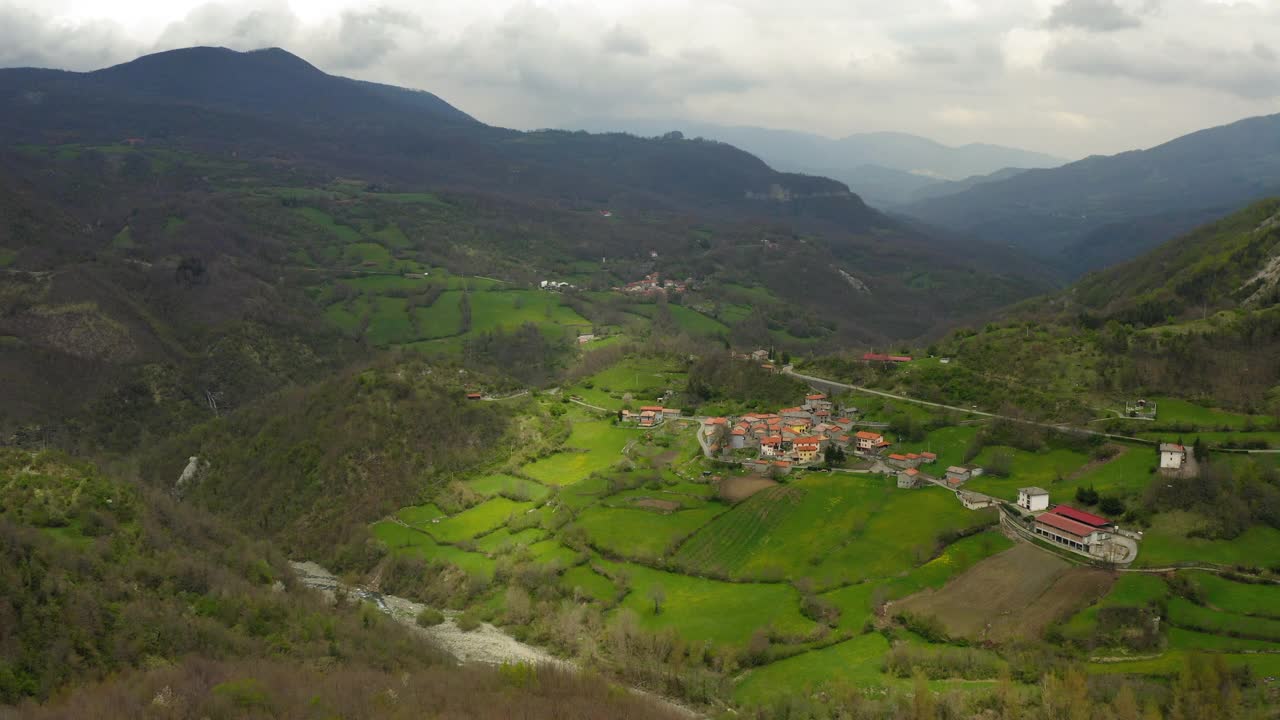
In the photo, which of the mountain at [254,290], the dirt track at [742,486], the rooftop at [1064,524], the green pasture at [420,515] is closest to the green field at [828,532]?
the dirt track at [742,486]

□ □ □ □ □

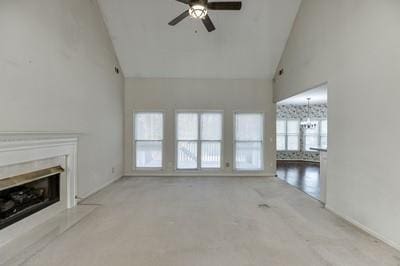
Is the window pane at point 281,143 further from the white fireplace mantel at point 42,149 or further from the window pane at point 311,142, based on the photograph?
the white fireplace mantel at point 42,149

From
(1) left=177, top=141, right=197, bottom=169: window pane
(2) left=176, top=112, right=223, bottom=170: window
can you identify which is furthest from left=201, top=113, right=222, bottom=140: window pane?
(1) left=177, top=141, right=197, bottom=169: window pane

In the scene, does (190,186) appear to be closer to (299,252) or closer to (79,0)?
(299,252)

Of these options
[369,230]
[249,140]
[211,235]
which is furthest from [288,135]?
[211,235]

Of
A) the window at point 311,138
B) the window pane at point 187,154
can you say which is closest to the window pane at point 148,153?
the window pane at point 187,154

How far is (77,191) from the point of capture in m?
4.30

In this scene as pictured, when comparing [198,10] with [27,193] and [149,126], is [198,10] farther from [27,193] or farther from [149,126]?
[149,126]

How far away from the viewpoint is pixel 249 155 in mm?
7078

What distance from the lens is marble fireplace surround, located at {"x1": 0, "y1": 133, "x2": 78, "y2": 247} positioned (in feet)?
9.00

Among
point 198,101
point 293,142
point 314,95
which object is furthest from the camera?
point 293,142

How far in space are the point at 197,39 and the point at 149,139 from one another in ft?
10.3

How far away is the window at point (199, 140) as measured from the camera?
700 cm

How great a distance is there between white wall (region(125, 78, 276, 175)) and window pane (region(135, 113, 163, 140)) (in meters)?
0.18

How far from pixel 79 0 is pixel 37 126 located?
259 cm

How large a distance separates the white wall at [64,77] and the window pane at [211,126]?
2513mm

□ □ □ □ □

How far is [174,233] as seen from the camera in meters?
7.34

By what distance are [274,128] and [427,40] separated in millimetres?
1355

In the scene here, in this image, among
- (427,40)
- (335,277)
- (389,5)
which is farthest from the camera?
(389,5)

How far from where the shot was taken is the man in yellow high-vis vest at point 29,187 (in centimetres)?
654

□ □ □ □ □

Aufgabenbeschreibung |
Gib jede der obigen Zeilen zurück, in der die Zeichenkette „wall“ vorkommt. Dabei wird zwischen Groß- und Kleinschreibung unterschieden.

Erwartete Ausgabe |
How great a distance is there between white wall (region(125, 78, 276, 175)) and window pane (region(135, 113, 163, 140)) (in meters)?
How large a distance separates the white wall at [64,77] and the window pane at [211,126]?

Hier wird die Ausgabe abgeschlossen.